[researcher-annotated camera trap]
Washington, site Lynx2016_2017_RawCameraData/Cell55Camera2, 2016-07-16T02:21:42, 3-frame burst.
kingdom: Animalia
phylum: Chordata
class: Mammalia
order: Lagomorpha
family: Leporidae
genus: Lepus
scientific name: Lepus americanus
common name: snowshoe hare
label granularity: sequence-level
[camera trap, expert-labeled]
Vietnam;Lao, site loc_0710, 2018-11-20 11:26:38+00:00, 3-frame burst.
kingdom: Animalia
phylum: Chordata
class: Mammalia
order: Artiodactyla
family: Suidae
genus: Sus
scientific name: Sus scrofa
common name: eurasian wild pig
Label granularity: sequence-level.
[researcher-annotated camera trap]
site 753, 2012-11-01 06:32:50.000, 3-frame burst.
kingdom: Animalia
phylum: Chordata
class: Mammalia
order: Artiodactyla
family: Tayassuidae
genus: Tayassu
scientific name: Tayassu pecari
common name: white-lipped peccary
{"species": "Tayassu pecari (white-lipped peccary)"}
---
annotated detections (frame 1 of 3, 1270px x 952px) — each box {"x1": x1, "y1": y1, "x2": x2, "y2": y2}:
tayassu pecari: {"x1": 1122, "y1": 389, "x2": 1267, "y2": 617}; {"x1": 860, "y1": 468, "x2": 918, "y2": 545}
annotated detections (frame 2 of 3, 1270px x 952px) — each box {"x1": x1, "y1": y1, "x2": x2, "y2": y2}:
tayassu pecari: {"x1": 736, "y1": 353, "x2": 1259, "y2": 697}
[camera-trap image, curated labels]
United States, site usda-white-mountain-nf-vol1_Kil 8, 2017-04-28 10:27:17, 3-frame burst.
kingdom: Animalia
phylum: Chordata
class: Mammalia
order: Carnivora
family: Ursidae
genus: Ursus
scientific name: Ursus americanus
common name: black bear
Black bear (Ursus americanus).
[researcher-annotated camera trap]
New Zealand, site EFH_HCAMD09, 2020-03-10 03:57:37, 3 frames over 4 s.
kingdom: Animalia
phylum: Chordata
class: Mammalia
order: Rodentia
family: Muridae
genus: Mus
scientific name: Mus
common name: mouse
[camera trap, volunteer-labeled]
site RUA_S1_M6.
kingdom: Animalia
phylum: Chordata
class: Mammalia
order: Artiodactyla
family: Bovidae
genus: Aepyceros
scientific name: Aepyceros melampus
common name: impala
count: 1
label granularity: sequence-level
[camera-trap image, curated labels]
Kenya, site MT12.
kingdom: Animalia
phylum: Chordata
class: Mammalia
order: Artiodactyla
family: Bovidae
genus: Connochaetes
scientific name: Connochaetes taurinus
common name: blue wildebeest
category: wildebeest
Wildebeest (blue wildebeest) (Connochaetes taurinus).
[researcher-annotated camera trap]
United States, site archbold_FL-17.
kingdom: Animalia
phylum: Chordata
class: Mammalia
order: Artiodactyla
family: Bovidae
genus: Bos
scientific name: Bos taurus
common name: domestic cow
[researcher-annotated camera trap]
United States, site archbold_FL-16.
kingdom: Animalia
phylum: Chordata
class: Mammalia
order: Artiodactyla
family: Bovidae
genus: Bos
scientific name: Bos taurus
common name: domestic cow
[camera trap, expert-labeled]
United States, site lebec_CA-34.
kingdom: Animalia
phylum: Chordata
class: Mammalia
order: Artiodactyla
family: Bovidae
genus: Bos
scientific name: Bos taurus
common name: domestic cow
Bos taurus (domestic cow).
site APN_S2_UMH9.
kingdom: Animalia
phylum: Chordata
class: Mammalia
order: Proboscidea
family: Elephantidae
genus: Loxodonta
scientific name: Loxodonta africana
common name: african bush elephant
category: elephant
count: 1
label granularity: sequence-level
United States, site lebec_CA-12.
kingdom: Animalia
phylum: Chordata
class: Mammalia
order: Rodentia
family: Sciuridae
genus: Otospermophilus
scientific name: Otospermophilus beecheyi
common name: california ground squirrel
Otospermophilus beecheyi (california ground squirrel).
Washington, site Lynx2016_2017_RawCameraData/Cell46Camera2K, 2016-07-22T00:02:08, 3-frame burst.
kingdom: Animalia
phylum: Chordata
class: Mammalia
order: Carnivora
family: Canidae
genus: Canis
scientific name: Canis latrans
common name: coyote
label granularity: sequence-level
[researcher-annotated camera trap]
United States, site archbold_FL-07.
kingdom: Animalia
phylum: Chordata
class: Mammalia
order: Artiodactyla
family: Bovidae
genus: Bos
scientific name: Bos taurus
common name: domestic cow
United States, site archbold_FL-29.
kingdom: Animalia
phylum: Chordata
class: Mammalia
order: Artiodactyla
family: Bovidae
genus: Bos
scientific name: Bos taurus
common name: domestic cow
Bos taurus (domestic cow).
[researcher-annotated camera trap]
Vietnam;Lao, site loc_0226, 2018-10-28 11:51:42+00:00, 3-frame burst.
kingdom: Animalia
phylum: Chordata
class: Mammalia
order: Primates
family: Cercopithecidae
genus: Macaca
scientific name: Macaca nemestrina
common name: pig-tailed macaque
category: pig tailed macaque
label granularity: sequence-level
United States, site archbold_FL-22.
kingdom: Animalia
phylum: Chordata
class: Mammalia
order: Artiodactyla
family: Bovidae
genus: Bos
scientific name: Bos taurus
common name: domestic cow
.....
*Exercise requirements*:
Look above for the line that holds "category: pig tailed macaque", then copy it and each line after it exactly, through the last line of the data.

*Reply*:
category: pig tailed macaque
label granularity: sequence-level
United States, site archbold_FL-22.
kingdom: Animalia
phylum: Chordata
class: Mammalia
order: Artiodactyla
family: Bovidae
genus: Bos
scientific name: Bos taurus
common name: domestic cow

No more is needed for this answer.